I know, I know, everything is “such and such 2.0” now, and it’s getting really old. I agree! However, this really is “2.0,” as direct-to-consumer advertising (DTCA) of pharmaceuticals has officially moved from being all “push” media into its own special social networking universe. Check it out:
The Toronto Star called my attention to the social networking website http://www.RareShare.org last week. The uncritical article by the “Faith and Ethics Reporter” acclaimed RareShare for creating online support for the “forgotten people” who have diseases so rare that there are no local face-to-face support groups. Call me cynical, but I wish the article went a little heavier on the ethics and a little lighter on the faith in altruistic corporate goodwill.
The RareShare site is tight-lipped about its corporate sponsors. From publicly accessible information, we know that the 2 founders of the site are U.S. business guys with specialisations in high-growth tech and biotech and communications. We know one of the corporate partners behind the RareShare site is Nutra Pharma, currently testing a drug for the rare disease adrenomyeloneuropathy. And we know that, in addition to “moderated” (by whom?) discussions in communities organized by disease, the site plans to have doctors (presumably those who are friendly with the corporate sponsors of the site?) holding online Q&A sessions with community members.
It is perhaps worth noting that the RareShare defintion of “rare” is considerably broader than some other lists of rare diseases, including such conditions as gestational diabetes, which occurs in about 4% of pregnancies, according to the American Diabetes Association. According to the Canadian Organization for Rare Disorders, “A rare or “orphan” disease affects fewer than 1 in 2,000 people.” While expectant mothers with gestational diabetes may legitimately feel the need for more support, they are hardly living with a rare disease. The inclusion of such common ailments – particularly ones such as diabetes that are hotbeds of new pharmaceutical interest, and sometimes lead to ongoing monitoring and medication for the rest of one’s life – do raise a question of drug company profit motive.
It’s all not necessarily fishy, but it is a perfect setup for embedded DTCA with a social environment created to reach vulnerable and isolated populations. Sort of makes me want to lurk around and see what goes on once things get kicking in their forums…
…So I admit it: I did just that. Here’s my report. The site is so new that there’s not much there yet, so it’s a bit hard to assess where it’s going. There were about 160 members as of when I peeked in, most of whom appear to be patients or family members of patients. These individuals post seeking help, advice, and connection with others. Many of them are disclosing their personal stories: their ages, location, when they were diagnoses, what drugs they’ve already tried, etc. They join ”communities” of diseases based on their actual or suspected diagnoses.
Then, there are 2 members who appear to be doing far more posting then everyone else: one of the 2 site founders, and the CEO of a drug company. The site founder has joined several communities and posted welcome messages in the forums.
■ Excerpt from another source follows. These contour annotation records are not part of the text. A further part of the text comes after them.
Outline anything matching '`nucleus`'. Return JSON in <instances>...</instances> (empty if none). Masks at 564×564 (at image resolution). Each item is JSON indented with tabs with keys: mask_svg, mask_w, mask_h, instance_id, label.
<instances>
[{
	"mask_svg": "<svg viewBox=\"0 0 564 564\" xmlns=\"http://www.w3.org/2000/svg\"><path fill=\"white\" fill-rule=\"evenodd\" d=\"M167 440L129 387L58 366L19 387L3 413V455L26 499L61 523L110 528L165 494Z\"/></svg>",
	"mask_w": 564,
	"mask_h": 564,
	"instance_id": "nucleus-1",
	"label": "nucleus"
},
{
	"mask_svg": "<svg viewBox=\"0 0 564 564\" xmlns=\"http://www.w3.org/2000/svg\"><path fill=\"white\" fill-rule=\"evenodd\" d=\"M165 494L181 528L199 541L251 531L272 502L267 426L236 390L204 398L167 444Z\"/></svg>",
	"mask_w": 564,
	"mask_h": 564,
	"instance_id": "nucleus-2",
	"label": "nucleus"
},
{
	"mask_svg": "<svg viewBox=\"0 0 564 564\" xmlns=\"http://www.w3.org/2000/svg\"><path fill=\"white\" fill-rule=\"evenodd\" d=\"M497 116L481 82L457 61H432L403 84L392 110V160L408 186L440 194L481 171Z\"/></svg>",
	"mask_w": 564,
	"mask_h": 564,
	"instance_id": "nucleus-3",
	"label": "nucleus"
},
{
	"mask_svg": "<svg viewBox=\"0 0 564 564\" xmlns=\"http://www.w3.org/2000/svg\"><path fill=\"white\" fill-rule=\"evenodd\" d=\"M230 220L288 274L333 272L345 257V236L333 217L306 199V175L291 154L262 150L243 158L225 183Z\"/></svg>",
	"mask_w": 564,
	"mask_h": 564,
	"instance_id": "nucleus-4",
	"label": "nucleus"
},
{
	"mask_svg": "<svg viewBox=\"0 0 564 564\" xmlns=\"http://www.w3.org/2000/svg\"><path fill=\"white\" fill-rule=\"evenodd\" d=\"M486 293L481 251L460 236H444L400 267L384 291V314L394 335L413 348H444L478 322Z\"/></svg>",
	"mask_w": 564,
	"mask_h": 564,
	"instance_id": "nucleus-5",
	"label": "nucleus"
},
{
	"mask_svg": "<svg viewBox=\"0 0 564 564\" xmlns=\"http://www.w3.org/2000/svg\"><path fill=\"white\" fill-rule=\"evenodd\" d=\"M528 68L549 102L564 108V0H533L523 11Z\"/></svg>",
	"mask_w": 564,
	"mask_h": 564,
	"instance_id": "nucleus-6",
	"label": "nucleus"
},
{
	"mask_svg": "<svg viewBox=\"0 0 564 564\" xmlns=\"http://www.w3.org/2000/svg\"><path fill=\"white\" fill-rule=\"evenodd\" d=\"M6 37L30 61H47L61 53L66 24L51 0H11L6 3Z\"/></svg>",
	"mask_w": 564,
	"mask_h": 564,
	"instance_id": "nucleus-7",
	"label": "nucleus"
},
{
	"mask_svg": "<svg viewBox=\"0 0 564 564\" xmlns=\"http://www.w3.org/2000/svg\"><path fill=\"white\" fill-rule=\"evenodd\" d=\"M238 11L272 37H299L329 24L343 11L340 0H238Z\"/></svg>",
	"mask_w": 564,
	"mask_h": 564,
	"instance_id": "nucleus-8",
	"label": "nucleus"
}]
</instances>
The CEO has similarly joined many communities and in some he has posted messages such as:
“We’ve found that an already existing class of drugs is effective about half the time in XYZ syndrome. Please contact me for details of our Next Generation Disease Management service.”
“We think an already existing class of drugs may help in XYZ disease. Please contact me for details of our Phase IV trial.”
”We think already existing drugs may supplement standard chemotherapy and radiation treatment for XYZ cancer. Please contact me for details of our Phase IV trial.”
In addition to clinical trial recruitment, there is already some advertising for lab tests, for example Designer Diagnostics test kits of Nontuberculosis Mycobacteria (NTM). Each disease community “home” has a link to more information about the disease. Many of these pages are still pretty empty, but in the case of a few, this link leads to a full page that does not document the source of most of its information. On the NTM disease information page, for example, under “diagnostic tests” there is only one brand of test mentioned. If you follow the link to more information about the test, you can read about why this test is allegedly better than other tests, and you can follow another link right to the website of the manufacturer of the test.
Annnnnd, if you follow enough links on the Designer Diagnostics website, you can eventually get to the fact that they have a parent company. This parent company, unsurprisingly, is the very same Nutra Pharma that you may recall is one of the corporate partners behind RareShare.
What a coincidence.
There is a clear and present need for more support and networking among patients and doctors dealing with rare diseases. If the public sector is not going to provide this type of health care, information and support, it is natural that the private sector will naturally seize the opportunity. We should not for a moment, however, forget that firms, unlike public health infrastructures, work from a place of their own bottom line and fiscal responsibility to their shareholders. For them to actually act out of total altruism and concern for the patients would be a conflict of interest.